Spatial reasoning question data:
------------------------------------------------------------------------
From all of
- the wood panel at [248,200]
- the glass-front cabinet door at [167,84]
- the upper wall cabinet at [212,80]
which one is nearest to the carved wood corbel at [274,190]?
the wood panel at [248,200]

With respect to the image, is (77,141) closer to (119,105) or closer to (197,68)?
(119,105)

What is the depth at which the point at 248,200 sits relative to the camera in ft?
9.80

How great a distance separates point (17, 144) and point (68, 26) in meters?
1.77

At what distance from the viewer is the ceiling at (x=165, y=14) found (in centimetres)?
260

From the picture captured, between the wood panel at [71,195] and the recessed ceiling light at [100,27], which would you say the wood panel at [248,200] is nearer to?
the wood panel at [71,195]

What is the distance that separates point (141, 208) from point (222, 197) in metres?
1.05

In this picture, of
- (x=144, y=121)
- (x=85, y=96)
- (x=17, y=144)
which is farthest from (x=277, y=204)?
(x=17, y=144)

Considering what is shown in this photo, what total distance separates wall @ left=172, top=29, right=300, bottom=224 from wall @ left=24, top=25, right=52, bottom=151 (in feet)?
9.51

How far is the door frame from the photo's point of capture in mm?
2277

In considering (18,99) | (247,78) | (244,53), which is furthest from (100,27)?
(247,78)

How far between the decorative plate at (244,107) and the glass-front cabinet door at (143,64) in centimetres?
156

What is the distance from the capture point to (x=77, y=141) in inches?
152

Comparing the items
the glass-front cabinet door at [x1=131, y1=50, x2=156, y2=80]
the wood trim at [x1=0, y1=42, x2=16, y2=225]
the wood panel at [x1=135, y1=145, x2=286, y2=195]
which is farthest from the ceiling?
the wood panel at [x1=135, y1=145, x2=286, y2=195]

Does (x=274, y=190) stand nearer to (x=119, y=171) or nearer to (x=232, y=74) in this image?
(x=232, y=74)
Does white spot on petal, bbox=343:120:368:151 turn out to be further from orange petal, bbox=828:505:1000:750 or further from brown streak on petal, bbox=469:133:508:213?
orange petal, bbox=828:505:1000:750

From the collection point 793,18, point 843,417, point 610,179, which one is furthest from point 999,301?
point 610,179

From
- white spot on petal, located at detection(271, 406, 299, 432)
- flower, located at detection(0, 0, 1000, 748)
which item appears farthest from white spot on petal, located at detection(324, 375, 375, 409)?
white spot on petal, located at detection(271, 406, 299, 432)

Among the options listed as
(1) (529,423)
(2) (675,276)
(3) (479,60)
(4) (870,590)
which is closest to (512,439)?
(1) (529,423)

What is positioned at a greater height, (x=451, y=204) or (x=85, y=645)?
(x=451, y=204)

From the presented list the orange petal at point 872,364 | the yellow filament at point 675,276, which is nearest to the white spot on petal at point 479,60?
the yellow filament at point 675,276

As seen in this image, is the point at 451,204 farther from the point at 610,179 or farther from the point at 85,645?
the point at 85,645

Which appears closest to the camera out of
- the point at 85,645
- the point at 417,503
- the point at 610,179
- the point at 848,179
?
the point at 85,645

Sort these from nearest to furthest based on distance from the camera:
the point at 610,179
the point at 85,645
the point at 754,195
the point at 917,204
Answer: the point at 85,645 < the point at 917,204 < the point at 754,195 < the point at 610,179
------------------------------------------------------------------------
Reproduce verbatim every line from the one containing "What is positioned" through the last line of the rows.

Exercise answer
What is positioned at a greater height, (x=451, y=204) or (x=85, y=645)?
(x=451, y=204)

From the presented list the orange petal at point 872,364 | the yellow filament at point 675,276, which is nearest to the white spot on petal at point 479,60?
the yellow filament at point 675,276

As seen in this image, is the point at 451,204 farther from the point at 610,179 or farther from the point at 85,645?
the point at 85,645

Which appears closest to the camera out of
- the point at 85,645
- the point at 417,503
- the point at 610,179
- the point at 848,179
?
the point at 85,645

Sort these from nearest to furthest based on distance from the camera:
the point at 610,179
the point at 85,645
the point at 754,195
the point at 917,204
Answer: the point at 85,645 < the point at 917,204 < the point at 754,195 < the point at 610,179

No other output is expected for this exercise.